Abstract
We developed an algorithm to extract and combine EEG spectral features, which effectively classifies cognitive
states and is robust in the presence of sensor noise. The algorithm uses a partial-least squares (PLS) algorithm to
decompose multi-sensor EEG spectra into a small set of components. These components are chosen such that they
are linearly orthogonal to each other and maximize the covariance between the EEG input variables and discrete
output variables, such as different cognitive states. A second stage of the algorithm uses robust cross-validation
methods to select the optimal number of components for classification. The algorithm can process practically
unlimited input channels and spectral resolutions. No a priori information about the spatial or spectral distributions
of the sources is required. A final stage of the algorithm uses robust cross-validation methods to reduce the set of
electrodes to the minimum set that does not sacrifice classification accuracy.
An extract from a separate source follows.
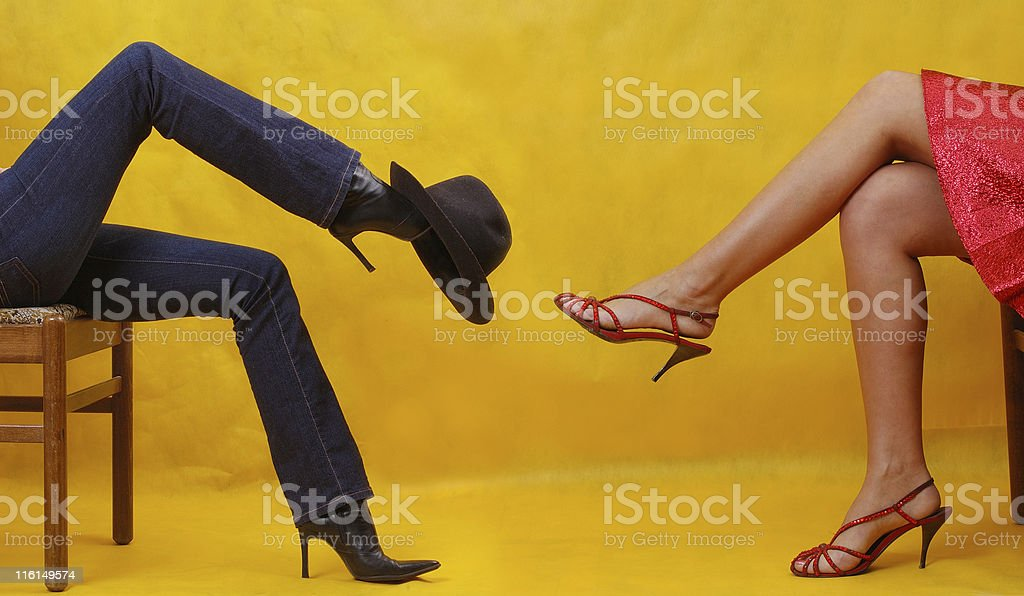 two different dressed women, sitting one against another stock photo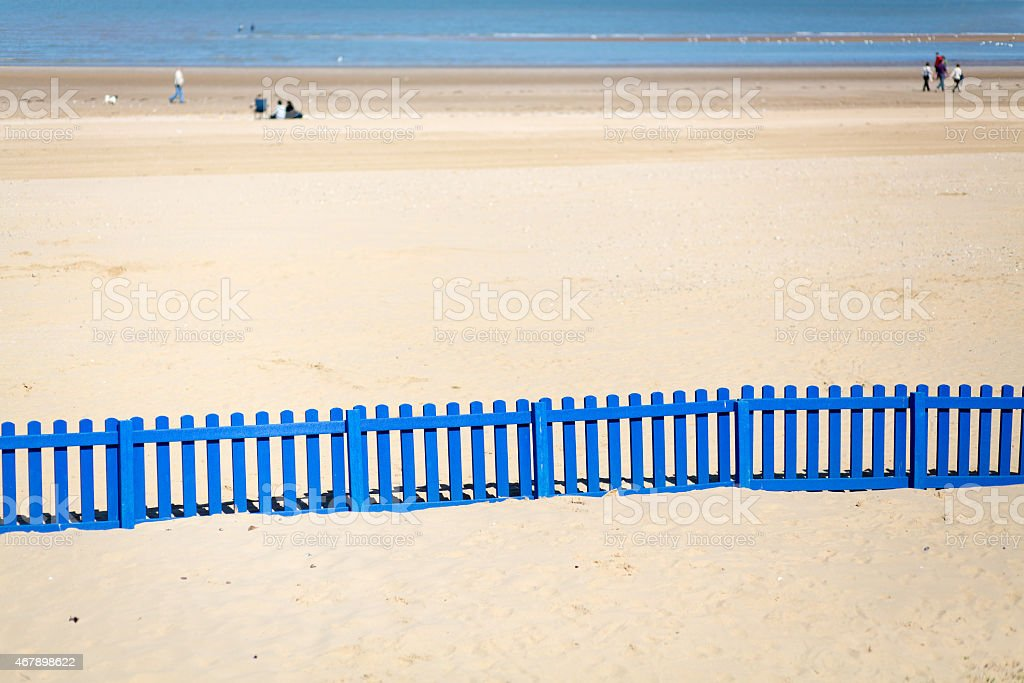 Long Blue Fence On The Beach. stock photo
We tested the algorithm with simulated
EEG data in which mental fatigue was represented by increases frontal theta and occipital alpha band power. We
synthesized EEG from bilateral pairs of frontal theta sources and occipital alpha sources generated by second-order
autoregressive processes. We then excited the sources with white noise and mixed the source signals into a 19-
channel sensor array (10-20 system) with the three-sphere head model of the BESA Dipole Simulator. We generated
synthetic EEG for 60 2-second long epochs. Separate EEG series represented the alert and fatigued states, between
which alpha and theta amplitudes differed on average by a factor of two. We then corrupted the data with broadband
white noise to yield signal-to-noise ratios (SNR) between 10 dB and -15 dB. We used half of the segments for
training and cross-validation of the classifier and the other half for testing. Over this range of SNRs, classifier
performance degraded smoothly, with test proportions correct (TPC) of 94%, 95%, 96%, 97%, 84%, and 53% for
SNRs of 10 dB, 5 dB, 0 dB, -5 dB, -10 dB, and -15 dB, respectively. We will discuss the practical implications of
this algorithm for real-time state classification and an off-line application to EEG data taken from pilots who
performed cognitive and flight tests over a 37-hour period of extended wakefulness.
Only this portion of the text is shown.